» Action item
Each record needs to be retyped exactly, though its pictures should not appear.

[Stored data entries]

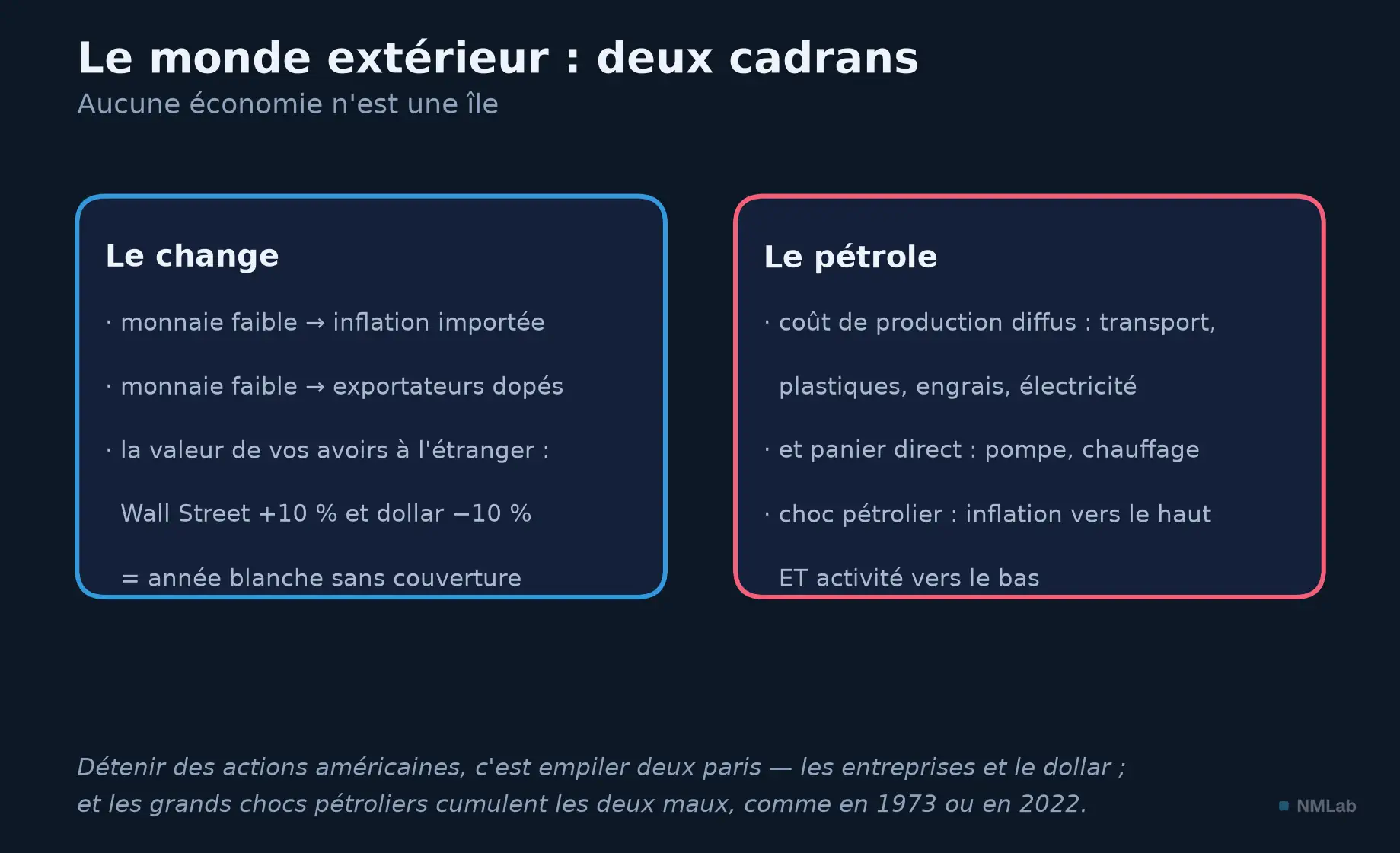 Le monde extérieur : deux cadrans
Aucune économie n'est une île

Le change

· monnaie faible → inflation importée

· monnaie faible → exportateurs dopés

· la valeur de vos avoirs à l'étranger : Wall Street +10 % et dollar −10 % = année blanche sans couverture

Le pétrole

· coût de production diffus : transport, plastiques, engrais, électricité

· et panier direct : pompe, chauffage

· choc pétrolier : inflation vers le haut ET activité vers le bas

Détenir des actions américaines, c'est empiler deux paris — les entreprises et le dollar ; et les grands chocs pétroliers cumulent les deux maux, comme en 1973 ou en 2022.

NMLab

» Output
 Le monde extérieur : deux cadrans
Aucune économie n'est une île

Le change

· monnaie faible → inflation importée

· monnaie faible → exportateurs dopés

· la valeur de vos avoirs à l'étranger : Wall Street +10 % et dollar −10 % = année blanche sans couverture

Le pétrole

· coût de production diffus : transport, plastiques, engrais, électricité

· et panier direct : pompe, chauffage

· choc pétrolier : inflation vers le haut ET activité vers le bas

Détenir des actions américaines, c'est empiler deux paris — les entreprises et le dollar ; et les grands chocs pétroliers cumulent les deux maux, comme en 1973 ou en 2022.

NMLab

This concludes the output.